Dies lässt einen geringen, jedoch nicht signifikanten antinozizeptiven Effekt von systemisch appliziertem Lidocain vermuten. ROBERTSON et al. (2005) konnten ebenfalls mittels Thermostimulation eine analgetische Wirkung für Lidocain beim Pferd nachweisen. Lidocain wies 30 und 90 Minuten nach Start der Infusion eine signifikante Antinozizeption auf. In der genannten Studie wurde ein Lidocainbolus von 2 mg/kg gefolgt von einer Infusion mit 0,05 mg/kg/Minute Lidocain untersucht. Es wurde zur Thermostimulation ein nahezu identisches Testsystem wie in der eigenen Studie genutzt. Die stärker ausgeprägte Antinozizeption könnte somit auf den unterschiedlichen Stimulationsstellen oder der von ROBERTSON et al (2005) höher gewählten Lidocaindosis beruhen. Da laut POLLER et al. (2013a, b) keine Unterschiede zwischen Kopf und Widerrist als Stimulationsstelle zu erwarten sind, ist die stärker ausgeprägte analgetische Wirkung von Lidocain bei ROBERTSON et al.

(2005) höchstwahrscheinlich auf die höhere Dosis und die längere Applikationsdauer zurückzuführen. Da Lidocain in der getesteten Dosierung zu minimalen bis keinen Nebenwirkungen führte, könnten weitere Studien mit höheren Dosierungen zur eventuellen Verbesserung der analgetischen Wirkung sinnvoll sein. Diese Vermutung unterstützt auch die Studie von ROBERTSON et al. (2005), in der die thermischen nozizeptiven Schwellenwerte nach Lidocainapplikation signifikant anstiegen und keine Nebenwirkungen beobachtet wurden.

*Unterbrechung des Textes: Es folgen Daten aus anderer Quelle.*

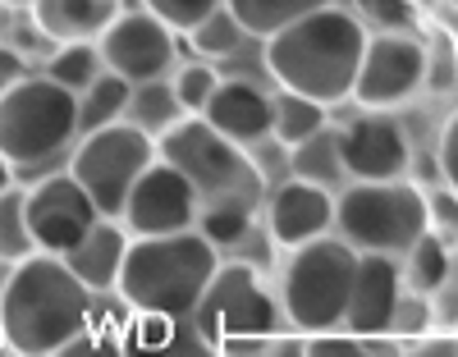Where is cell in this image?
<instances>
[{
    "instance_id": "7402d4cb",
    "label": "cell",
    "mask_w": 458,
    "mask_h": 357,
    "mask_svg": "<svg viewBox=\"0 0 458 357\" xmlns=\"http://www.w3.org/2000/svg\"><path fill=\"white\" fill-rule=\"evenodd\" d=\"M330 124V106L317 101V97H302L293 88H280L276 92V142L280 147H298V142H308L312 133H321Z\"/></svg>"
},
{
    "instance_id": "b9f144b4",
    "label": "cell",
    "mask_w": 458,
    "mask_h": 357,
    "mask_svg": "<svg viewBox=\"0 0 458 357\" xmlns=\"http://www.w3.org/2000/svg\"><path fill=\"white\" fill-rule=\"evenodd\" d=\"M449 5H454V10H458V0H449Z\"/></svg>"
},
{
    "instance_id": "e575fe53",
    "label": "cell",
    "mask_w": 458,
    "mask_h": 357,
    "mask_svg": "<svg viewBox=\"0 0 458 357\" xmlns=\"http://www.w3.org/2000/svg\"><path fill=\"white\" fill-rule=\"evenodd\" d=\"M358 19H371L376 28H408L417 14V0H353Z\"/></svg>"
},
{
    "instance_id": "e0dca14e",
    "label": "cell",
    "mask_w": 458,
    "mask_h": 357,
    "mask_svg": "<svg viewBox=\"0 0 458 357\" xmlns=\"http://www.w3.org/2000/svg\"><path fill=\"white\" fill-rule=\"evenodd\" d=\"M202 115L225 138H234L248 151L276 133V97L266 88H257V83H248V78H225Z\"/></svg>"
},
{
    "instance_id": "f546056e",
    "label": "cell",
    "mask_w": 458,
    "mask_h": 357,
    "mask_svg": "<svg viewBox=\"0 0 458 357\" xmlns=\"http://www.w3.org/2000/svg\"><path fill=\"white\" fill-rule=\"evenodd\" d=\"M170 83H174V97H179L183 115H202V110L211 106V97H216V88L225 83V78L211 69V60H188V64L174 69Z\"/></svg>"
},
{
    "instance_id": "2e32d148",
    "label": "cell",
    "mask_w": 458,
    "mask_h": 357,
    "mask_svg": "<svg viewBox=\"0 0 458 357\" xmlns=\"http://www.w3.org/2000/svg\"><path fill=\"white\" fill-rule=\"evenodd\" d=\"M335 207L339 197L321 183H308V179H289L280 183L271 197H266V229L280 248H302L312 238H326L335 234Z\"/></svg>"
},
{
    "instance_id": "4dcf8cb0",
    "label": "cell",
    "mask_w": 458,
    "mask_h": 357,
    "mask_svg": "<svg viewBox=\"0 0 458 357\" xmlns=\"http://www.w3.org/2000/svg\"><path fill=\"white\" fill-rule=\"evenodd\" d=\"M431 330H436V302H431V293H422V289H403V298H399V307H394V326H390V335L403 339V344H417V339L431 335Z\"/></svg>"
},
{
    "instance_id": "83f0119b",
    "label": "cell",
    "mask_w": 458,
    "mask_h": 357,
    "mask_svg": "<svg viewBox=\"0 0 458 357\" xmlns=\"http://www.w3.org/2000/svg\"><path fill=\"white\" fill-rule=\"evenodd\" d=\"M248 28L239 23V14L234 10H216L207 23H198L193 32H188V47H193L202 60H229V55H239L243 47H248Z\"/></svg>"
},
{
    "instance_id": "d590c367",
    "label": "cell",
    "mask_w": 458,
    "mask_h": 357,
    "mask_svg": "<svg viewBox=\"0 0 458 357\" xmlns=\"http://www.w3.org/2000/svg\"><path fill=\"white\" fill-rule=\"evenodd\" d=\"M431 302H436V326H445V330H458V243H454L449 270H445L440 289L431 293Z\"/></svg>"
},
{
    "instance_id": "52a82bcc",
    "label": "cell",
    "mask_w": 458,
    "mask_h": 357,
    "mask_svg": "<svg viewBox=\"0 0 458 357\" xmlns=\"http://www.w3.org/2000/svg\"><path fill=\"white\" fill-rule=\"evenodd\" d=\"M431 229L427 220V192L399 179H353L349 192H339L335 234L349 238L358 252H386L403 257L417 238Z\"/></svg>"
},
{
    "instance_id": "8fae6325",
    "label": "cell",
    "mask_w": 458,
    "mask_h": 357,
    "mask_svg": "<svg viewBox=\"0 0 458 357\" xmlns=\"http://www.w3.org/2000/svg\"><path fill=\"white\" fill-rule=\"evenodd\" d=\"M101 47V60L106 69H114L129 83H151V78H165L174 69V55H179V32L157 19L147 5L142 10H120L114 23L97 37Z\"/></svg>"
},
{
    "instance_id": "f1b7e54d",
    "label": "cell",
    "mask_w": 458,
    "mask_h": 357,
    "mask_svg": "<svg viewBox=\"0 0 458 357\" xmlns=\"http://www.w3.org/2000/svg\"><path fill=\"white\" fill-rule=\"evenodd\" d=\"M32 252H37V243H32V225H28V192L5 188L0 192V261L14 266Z\"/></svg>"
},
{
    "instance_id": "ba28073f",
    "label": "cell",
    "mask_w": 458,
    "mask_h": 357,
    "mask_svg": "<svg viewBox=\"0 0 458 357\" xmlns=\"http://www.w3.org/2000/svg\"><path fill=\"white\" fill-rule=\"evenodd\" d=\"M157 147L174 170L188 174L202 202H261V170L248 161V147L225 138L207 115H183L170 133L157 138Z\"/></svg>"
},
{
    "instance_id": "9a60e30c",
    "label": "cell",
    "mask_w": 458,
    "mask_h": 357,
    "mask_svg": "<svg viewBox=\"0 0 458 357\" xmlns=\"http://www.w3.org/2000/svg\"><path fill=\"white\" fill-rule=\"evenodd\" d=\"M403 261L386 252H358V275H353V298L344 330H353L358 339H380L394 326V307L403 298Z\"/></svg>"
},
{
    "instance_id": "d6a6232c",
    "label": "cell",
    "mask_w": 458,
    "mask_h": 357,
    "mask_svg": "<svg viewBox=\"0 0 458 357\" xmlns=\"http://www.w3.org/2000/svg\"><path fill=\"white\" fill-rule=\"evenodd\" d=\"M174 326H179V316H165V311H138V321H133V330H129L124 339H129L133 348H170Z\"/></svg>"
},
{
    "instance_id": "cb8c5ba5",
    "label": "cell",
    "mask_w": 458,
    "mask_h": 357,
    "mask_svg": "<svg viewBox=\"0 0 458 357\" xmlns=\"http://www.w3.org/2000/svg\"><path fill=\"white\" fill-rule=\"evenodd\" d=\"M326 5H335V0H229V10L239 14V23L252 37H261V42L271 32H280L284 23L312 14V10H326Z\"/></svg>"
},
{
    "instance_id": "4316f807",
    "label": "cell",
    "mask_w": 458,
    "mask_h": 357,
    "mask_svg": "<svg viewBox=\"0 0 458 357\" xmlns=\"http://www.w3.org/2000/svg\"><path fill=\"white\" fill-rule=\"evenodd\" d=\"M47 73L55 78V83H64L69 92H88L97 78L106 73L101 47H97V42H60V47L51 51Z\"/></svg>"
},
{
    "instance_id": "ab89813d",
    "label": "cell",
    "mask_w": 458,
    "mask_h": 357,
    "mask_svg": "<svg viewBox=\"0 0 458 357\" xmlns=\"http://www.w3.org/2000/svg\"><path fill=\"white\" fill-rule=\"evenodd\" d=\"M14 174H19V170L10 166V156L0 151V192H5V188H14Z\"/></svg>"
},
{
    "instance_id": "8992f818",
    "label": "cell",
    "mask_w": 458,
    "mask_h": 357,
    "mask_svg": "<svg viewBox=\"0 0 458 357\" xmlns=\"http://www.w3.org/2000/svg\"><path fill=\"white\" fill-rule=\"evenodd\" d=\"M353 275H358V248L349 238H312L289 252L284 280H280V302L293 330L321 335V330H344L353 298Z\"/></svg>"
},
{
    "instance_id": "9c48e42d",
    "label": "cell",
    "mask_w": 458,
    "mask_h": 357,
    "mask_svg": "<svg viewBox=\"0 0 458 357\" xmlns=\"http://www.w3.org/2000/svg\"><path fill=\"white\" fill-rule=\"evenodd\" d=\"M157 156H161L157 138L129 124V119H120V124H106V129H92L79 138V147L69 156V174L92 192L101 216H120L133 183L147 174V166Z\"/></svg>"
},
{
    "instance_id": "ffe728a7",
    "label": "cell",
    "mask_w": 458,
    "mask_h": 357,
    "mask_svg": "<svg viewBox=\"0 0 458 357\" xmlns=\"http://www.w3.org/2000/svg\"><path fill=\"white\" fill-rule=\"evenodd\" d=\"M289 170H293V179H308V183H321V188H335L344 174V151H339V129H321V133H312L308 142H298V147H289Z\"/></svg>"
},
{
    "instance_id": "8d00e7d4",
    "label": "cell",
    "mask_w": 458,
    "mask_h": 357,
    "mask_svg": "<svg viewBox=\"0 0 458 357\" xmlns=\"http://www.w3.org/2000/svg\"><path fill=\"white\" fill-rule=\"evenodd\" d=\"M308 353L312 357H362V339L349 330V335H339V330H321V335H308Z\"/></svg>"
},
{
    "instance_id": "1f68e13d",
    "label": "cell",
    "mask_w": 458,
    "mask_h": 357,
    "mask_svg": "<svg viewBox=\"0 0 458 357\" xmlns=\"http://www.w3.org/2000/svg\"><path fill=\"white\" fill-rule=\"evenodd\" d=\"M142 5L157 14V19H165L179 37H188L198 23H207L216 10H225L229 0H142Z\"/></svg>"
},
{
    "instance_id": "d6986e66",
    "label": "cell",
    "mask_w": 458,
    "mask_h": 357,
    "mask_svg": "<svg viewBox=\"0 0 458 357\" xmlns=\"http://www.w3.org/2000/svg\"><path fill=\"white\" fill-rule=\"evenodd\" d=\"M32 23L51 42H97V37L114 23L120 0H32Z\"/></svg>"
},
{
    "instance_id": "4fadbf2b",
    "label": "cell",
    "mask_w": 458,
    "mask_h": 357,
    "mask_svg": "<svg viewBox=\"0 0 458 357\" xmlns=\"http://www.w3.org/2000/svg\"><path fill=\"white\" fill-rule=\"evenodd\" d=\"M198 211H202V197L188 183V174L174 170L165 156H157L147 174L133 183L120 220L129 225V234H179V229H198Z\"/></svg>"
},
{
    "instance_id": "d4e9b609",
    "label": "cell",
    "mask_w": 458,
    "mask_h": 357,
    "mask_svg": "<svg viewBox=\"0 0 458 357\" xmlns=\"http://www.w3.org/2000/svg\"><path fill=\"white\" fill-rule=\"evenodd\" d=\"M449 257H454V243H449V238H440L436 229H427V234L399 257V261H403V280H408V289L436 293L440 280H445V270H449Z\"/></svg>"
},
{
    "instance_id": "603a6c76",
    "label": "cell",
    "mask_w": 458,
    "mask_h": 357,
    "mask_svg": "<svg viewBox=\"0 0 458 357\" xmlns=\"http://www.w3.org/2000/svg\"><path fill=\"white\" fill-rule=\"evenodd\" d=\"M129 97H133L129 78H120L114 69H106L88 92H79V124H83V133L106 129V124H120V119L129 115Z\"/></svg>"
},
{
    "instance_id": "f35d334b",
    "label": "cell",
    "mask_w": 458,
    "mask_h": 357,
    "mask_svg": "<svg viewBox=\"0 0 458 357\" xmlns=\"http://www.w3.org/2000/svg\"><path fill=\"white\" fill-rule=\"evenodd\" d=\"M19 78H28V60L14 47H0V101H5V92L19 83Z\"/></svg>"
},
{
    "instance_id": "7c38bea8",
    "label": "cell",
    "mask_w": 458,
    "mask_h": 357,
    "mask_svg": "<svg viewBox=\"0 0 458 357\" xmlns=\"http://www.w3.org/2000/svg\"><path fill=\"white\" fill-rule=\"evenodd\" d=\"M97 220H101V207L69 170L42 179L28 192V225H32L37 252H55V257L73 252L92 234Z\"/></svg>"
},
{
    "instance_id": "7a4b0ae2",
    "label": "cell",
    "mask_w": 458,
    "mask_h": 357,
    "mask_svg": "<svg viewBox=\"0 0 458 357\" xmlns=\"http://www.w3.org/2000/svg\"><path fill=\"white\" fill-rule=\"evenodd\" d=\"M367 37L371 32L362 28L358 10L349 14L339 5H326L266 37V69H271L280 88H293L302 97L335 106L344 97H353Z\"/></svg>"
},
{
    "instance_id": "74e56055",
    "label": "cell",
    "mask_w": 458,
    "mask_h": 357,
    "mask_svg": "<svg viewBox=\"0 0 458 357\" xmlns=\"http://www.w3.org/2000/svg\"><path fill=\"white\" fill-rule=\"evenodd\" d=\"M440 174L458 192V110L449 115V124L440 129Z\"/></svg>"
},
{
    "instance_id": "5b68a950",
    "label": "cell",
    "mask_w": 458,
    "mask_h": 357,
    "mask_svg": "<svg viewBox=\"0 0 458 357\" xmlns=\"http://www.w3.org/2000/svg\"><path fill=\"white\" fill-rule=\"evenodd\" d=\"M284 302L266 289L261 270L248 261H220L193 311L202 339L220 353H266L280 335Z\"/></svg>"
},
{
    "instance_id": "3957f363",
    "label": "cell",
    "mask_w": 458,
    "mask_h": 357,
    "mask_svg": "<svg viewBox=\"0 0 458 357\" xmlns=\"http://www.w3.org/2000/svg\"><path fill=\"white\" fill-rule=\"evenodd\" d=\"M216 266H220V248L202 229L133 234L124 270H120V298L133 311L193 316Z\"/></svg>"
},
{
    "instance_id": "60d3db41",
    "label": "cell",
    "mask_w": 458,
    "mask_h": 357,
    "mask_svg": "<svg viewBox=\"0 0 458 357\" xmlns=\"http://www.w3.org/2000/svg\"><path fill=\"white\" fill-rule=\"evenodd\" d=\"M0 5H32V0H0Z\"/></svg>"
},
{
    "instance_id": "277c9868",
    "label": "cell",
    "mask_w": 458,
    "mask_h": 357,
    "mask_svg": "<svg viewBox=\"0 0 458 357\" xmlns=\"http://www.w3.org/2000/svg\"><path fill=\"white\" fill-rule=\"evenodd\" d=\"M79 92L55 83L51 73H28L0 101V151L19 174L55 166L64 151L79 147Z\"/></svg>"
},
{
    "instance_id": "836d02e7",
    "label": "cell",
    "mask_w": 458,
    "mask_h": 357,
    "mask_svg": "<svg viewBox=\"0 0 458 357\" xmlns=\"http://www.w3.org/2000/svg\"><path fill=\"white\" fill-rule=\"evenodd\" d=\"M427 220L440 238H449V243H458V192L445 183V188H431L427 192Z\"/></svg>"
},
{
    "instance_id": "44dd1931",
    "label": "cell",
    "mask_w": 458,
    "mask_h": 357,
    "mask_svg": "<svg viewBox=\"0 0 458 357\" xmlns=\"http://www.w3.org/2000/svg\"><path fill=\"white\" fill-rule=\"evenodd\" d=\"M129 124H138L142 133L161 138L170 133L179 119H183V106L174 97V83L170 78H151V83H133V97H129Z\"/></svg>"
},
{
    "instance_id": "ac0fdd59",
    "label": "cell",
    "mask_w": 458,
    "mask_h": 357,
    "mask_svg": "<svg viewBox=\"0 0 458 357\" xmlns=\"http://www.w3.org/2000/svg\"><path fill=\"white\" fill-rule=\"evenodd\" d=\"M129 243H133L129 225L120 216H101L83 243L73 252H64V261L92 293H110V289H120V270H124Z\"/></svg>"
},
{
    "instance_id": "5bb4252c",
    "label": "cell",
    "mask_w": 458,
    "mask_h": 357,
    "mask_svg": "<svg viewBox=\"0 0 458 357\" xmlns=\"http://www.w3.org/2000/svg\"><path fill=\"white\" fill-rule=\"evenodd\" d=\"M349 179H399L408 174V133L390 110H367L339 129Z\"/></svg>"
},
{
    "instance_id": "30bf717a",
    "label": "cell",
    "mask_w": 458,
    "mask_h": 357,
    "mask_svg": "<svg viewBox=\"0 0 458 357\" xmlns=\"http://www.w3.org/2000/svg\"><path fill=\"white\" fill-rule=\"evenodd\" d=\"M427 69H431V55L408 28H376L367 37L353 97L367 110H394L422 92Z\"/></svg>"
},
{
    "instance_id": "484cf974",
    "label": "cell",
    "mask_w": 458,
    "mask_h": 357,
    "mask_svg": "<svg viewBox=\"0 0 458 357\" xmlns=\"http://www.w3.org/2000/svg\"><path fill=\"white\" fill-rule=\"evenodd\" d=\"M257 220V202H239V197H225V202H202L198 211V229L211 238L216 248H234L252 234Z\"/></svg>"
},
{
    "instance_id": "6da1fadb",
    "label": "cell",
    "mask_w": 458,
    "mask_h": 357,
    "mask_svg": "<svg viewBox=\"0 0 458 357\" xmlns=\"http://www.w3.org/2000/svg\"><path fill=\"white\" fill-rule=\"evenodd\" d=\"M92 321V289L55 252L10 266L0 289V335L14 353H64Z\"/></svg>"
}]
</instances>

5.2.4.3 Einfluss von Lidocain auf das Verhalten und den Sedationsgrad

Keines der Pferde zeigte während der Versuche eine Verhaltensänderungen, die als schwere Nebenwirkungen auf die Lidocaingabe hindeutete. Zwei Pferde zeigten unmittelbar nach der Infusion leichte Exzitationen an der Hintergliedmaße, welche weder die Standfestigkeit noch das Allgemeinbefinden der Tiere beeinflussten und nur wenige Minuten anhielten. In einer Toxizitätsstudie von MEYER et al. (2001), in der Pferden ein Lidocainbolus von 1,5 mg/kg gefolgt von einer konstanten

Infusionsrate von 0,3 mg/kg bis zur Beobachtung von Nebenwirkungen verabreicht wurde, stürzte ein Pferd zu Boden, erholte sich jedoch ebenfalls innerhalb von 10 Minuten nach Beendigung der Lidocaininfusion von den toxischen Erscheinungen.

Die systemische Applikation von 1,3 mg/kg Lidocain scheint somit eine sichere Dosis für das Pferd zu sein. Diese Beobachtungen decken sich mit der genannten Untersuchung, in der Lidocain als Arzneimittel mit geringen Nebenwirkungen für das Pferd beschrieben ist und eine Toxizität nur in Dosierungen auftritt, die weit über dem therapeutischen Bereich liegen (MEYER et al. 2001). Da in der eigenen Studie keine Serumkonzentrationen bestimmt wurden, bleibt unklar, ob die Pferde mit Muskelexzitationen höhere Lidocainkonzentrationen aufwiesen, als die unauffälligen Probanden und ob mit der gewählten Dosis von 1,3 mg/kg bereits Wirkspiegel im toxischen Bereich erreicht wurden (MEYER et al. 2001).

5.2.4.4 Einfluss von Lidocain auf die Herz- und Atemfrequenz

Lokalanästhetika gelten als neuro- und kardiotoxisch (DAY u. SKARDA 1991;

DOHERTY u. SEDDIGHI 2010), die Dosis von 1,3 mg/kg Lidocain hatte jedoch während der gesamten Messreihe keinen signifikanten Einfluss auf die Herz- und Atemfrequenz. Die Verabreichung von 1,5 mg/kg Lidocain gefolgt von einer konstanten Infusionsrate von 0,3 mg/kg/min führte bei einer anderen Untersuchung ebenfalls zu keinen signifikanten kardiopulmonalen Veränderungen beim Pferd (MEYER et al. 2001). Auch ein Lidocainbolus von 2,5 mg/kg verabreicht über 10 Minuten hatte keinen Einfluss auf das respiratorische, kardiovaskuläre oder Nervensystem beim anästhesierten Pferd (DZIKITI et al. 2003). Die eigenen Ergebnisse führen zu dem Schluss, dass es bei der Dosierung von 1,3 mg/kg zu keiner offensichtlichen Beeinflussung des kardiopulmonalen Systems für das Pferd kommt. Außerdem unterstützen sie die Aussage von MEYER et al. (2001), dass sich das muskuloskeletale System und das Nervensystem des Pferdes sensitiver für systemisch appliziertes Lidocain darstellen als das kardiovaskuläre System.

DOHERTY und FRAZIER (1998) berichteten, dass die rasche Applikation von 5 mg/kg Lidocain beim Pferd zur Hypotension führte und diskutierten deshalb, den Bolus über einen Zeitraum von 15 Minuten zu applizieren. Um vergleichbare

Nebenwirkungen zu vermeiden, wurden in der eigenen Studie alle Arzneimittel über 10 Minuten verabreicht.